Mumbling through the news

13 Jul

There is a culture in television that ignores a large segment of its audience.

Yes, the pictures are everything.

After all TV is a visual medium and a picture is worth a thousand words.
Blah, blah.

What they ignore is the sound.

TV manufactures caught on to that a couple of years ago and most televisions today come with good speakers and a fairly decent sound system.

But we’re not talking music.

We’re pointing to the news people on local TV.

Almost none of them come from radio anymore because there’s no radio news outside of KSSK.

That means they have no understanding or training in sounding “good”.

Line up 10 TV reporters and we can point out the more than half that are monotone in their speech.

The 4 of the 5 left over will have an irritating speech pattern, such as ending all their sentences the same way.
Radio people call it broadcasting the period.

It’s something the viewer probably wouldn’t notice until it’s pointed out – then it’ll drive you crazy.

It’s sad to hear because it is correctable.
If you recognize you do it.

The TV news departments are actually doing themselves and the reporter a disservice.

With a couple of months of part-time inexpensive speaking lessons from a good radio person will help them be a better communicator.

It’s not difficult.

It’s just “hearing” how you say something and working on doing it differently.

It’s actually amazingly simple if the student wants to improve and will work at it.

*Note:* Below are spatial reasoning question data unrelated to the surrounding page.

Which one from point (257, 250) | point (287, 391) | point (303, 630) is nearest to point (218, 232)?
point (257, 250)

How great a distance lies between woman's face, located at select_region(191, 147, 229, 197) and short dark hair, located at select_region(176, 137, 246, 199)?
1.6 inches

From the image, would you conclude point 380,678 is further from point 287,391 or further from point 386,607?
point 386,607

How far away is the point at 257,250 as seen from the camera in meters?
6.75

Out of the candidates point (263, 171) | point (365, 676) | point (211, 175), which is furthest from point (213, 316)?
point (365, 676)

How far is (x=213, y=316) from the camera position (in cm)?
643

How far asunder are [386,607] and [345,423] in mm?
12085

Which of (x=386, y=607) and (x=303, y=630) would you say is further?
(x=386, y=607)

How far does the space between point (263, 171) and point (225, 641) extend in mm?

Better communicators bring larger audiences and everyone wins.

Don’t blame the reporter.

They have no idea how they sound compared to how they could, or should.

You can’t correct something you can’t hear yourself doing.

It’s an art that has to be learned.
It’s not overly complex and can be done if the person makes an effort.

What triggered this was an Olympics report on Hawaii News Now from some reporter in London.

A radio person would say she was “mush mouthed”.
What it actually is, is “lazy” mouth.

She didn’t articulate well and it sounded like she had a marble in her mouth.

There are several simple exercises, that once taught, will fix that right up.

Cadence, rhythm, and learning how to end your sentences effectively is the hallmark of any good speaker.

Just listen to James Earl Jones.

So why don’t the TV news departments run their folks through some lessons?

Pick a reason, they all apply:

– The news directors don’t hear it because they don’t know
– The TV station sees no point in spending the money to have great reporters when good is enough
– The talent’s ego won’t let them admit they could be better

What to hear a former radio reporter sound great on TV?
Check out Jill Kuramoto on KITV’s Morning News.

3 Responses to “Mumbling through the news”

  1. Autumn Rose July 13, 2012 at 1:25 pm #

    You are too kind to TV news. I finally gave up watching it. Sick of fire-police-weather report and the same “stupid news” circulating on yahoo. If I missed a good report I can find it later on the internet. It’s sad… the dumbing down of our consumer society. Just discovered your site today, via

  2. Anonymous July 13, 2012 at 7:49 am #

    Couldn’t agree more. Worked in radio for 10 years but never heard ‘broadcasting the period.’ Thanks for a new useful phrase.